*Result*: Practical big data techniques for end-to-end machine learning deployment: a comprehensive review.

Title:
Practical big data techniques for end-to-end machine learning deployment: a comprehensive review.
Source:
Discover Data; 4/15/2025, Vol. 3 Issue 1, p1-18, 18p
Database:
Complementary Index

*Further Information*

*In recent years, data generated from diverse sources has grown exponentially, giving rise to new challenges for processing and analysis under the umbrella of "big data". Although various methods and platforms have been proposed to tackle these issues, there is still a need for a conceptual guide that synthesizes state-of-the-art tools and techniques across the full machine learning (ML) workflow.

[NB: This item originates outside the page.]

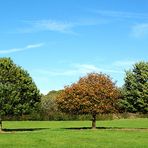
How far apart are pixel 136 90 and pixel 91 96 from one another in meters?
59.5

In this survey, we consolidate research on big data infrastructures, distributed processing frameworks, and ML methods, mapping out an end-to-end conceptual framework that can serve as a reference architecture for end-to-end deployment. Specifically, we discuss key aspects of big data analytics (storage solutions, platforms like Hadoop and Spark, NoSQL databases), preprocessing approaches (dimensionality reduction, instance selection, noise handling), ML algorithms (supervised, unsupervised, and emerging deep learning paradigms), and deployment considerations (monitoring, continuous integration, and versioning). By gathering and integrating these elements, our survey provides a comprehensive overview of existing solutions, clarifies the design choices developers must consider, and identifies research gaps that remain to be addressed. [ABSTRACT FROM AUTHOR]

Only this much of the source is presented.